Em 2006 tomei uma decisão muito difícil, deixei de ser sxe. Depois de 11 anos. Como o sxe veio do punk-hc e eu me achava mais “punk” fora do hc, vi que não fazia mais sentido ser sxe. Na época estava um tanto confusa, com tanta coisa acontecendo, com tantos afazeres dentro dos grupos que fazia parte, com tantos projetos, que o sxe começou a se tornar insignificante na mesma medida que o hc. Uma conversa com o Rodrigo Ponce (vocal do Colligere), foi determinante para a minha decisão. Compartilhei com ele minhas angústias, meus conflitos internos, e a dificuldade de digerir o que o hc havia se tornado. Gravadoras/selos extremamente capitalistas, reproduziam o incentivo ao consumo, a relação patronal com as bandas dentro do hc, fora a competição com outros eventos, com outras distros e selos. Uma decepção. Nessa época uma das bandas locais que mais me influenciaram era uma sensação, super popular e havia ganhado outro público que consumia suas músicas, seus cds e seus shows extremamente caros.
Hoje, apesar da nostalgia que sinto quando lembro-me do hc que ajudei a construir aqui, e ter sido fundamental para ser o que sou hoje e fazer o que faço, consigo discernir e até curtir as bandas que hoje são bastante comerciais.

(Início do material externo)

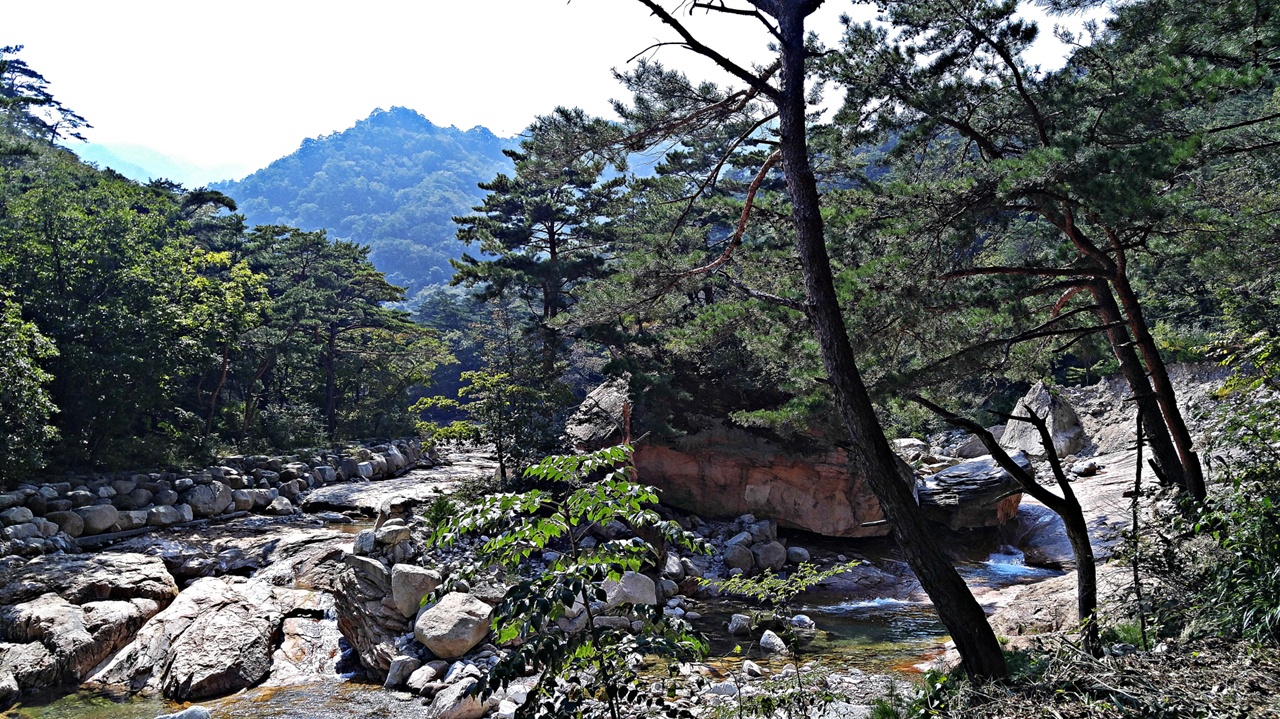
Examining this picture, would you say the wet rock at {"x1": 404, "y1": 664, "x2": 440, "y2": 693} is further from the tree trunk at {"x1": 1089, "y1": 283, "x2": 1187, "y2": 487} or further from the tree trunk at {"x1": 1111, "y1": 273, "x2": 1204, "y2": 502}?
the tree trunk at {"x1": 1111, "y1": 273, "x2": 1204, "y2": 502}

Consigo ir num show local e curtir a sua proposta. Até mesmo organizar alguns shows de bandas de fora que temos o prazer de vê-las tocando por aqui. Isso se deve a clareza que tenho hoje sobre o hc e outros meios contraculturais que se prendem, se sustentam pelo comportamentalismo e estética, mesmo que tenham as melhores intenções do mundo, sem deixar de contar com a guetificação desses espaços, tornando-os inférteis.

Dessa maneira, não havia mesmo como ir muito longe como acreditava e almejava. As mesmas letras que fizeram parte da minha formação política me impulsionaram a trilhar um caminho – fora do hc – que desejasse e buscasse nesta mesma  sociedade a transformação social combatendo aquilo que tanto se criticava, e não viver paralelamente a ela, adotando uma postura individualista.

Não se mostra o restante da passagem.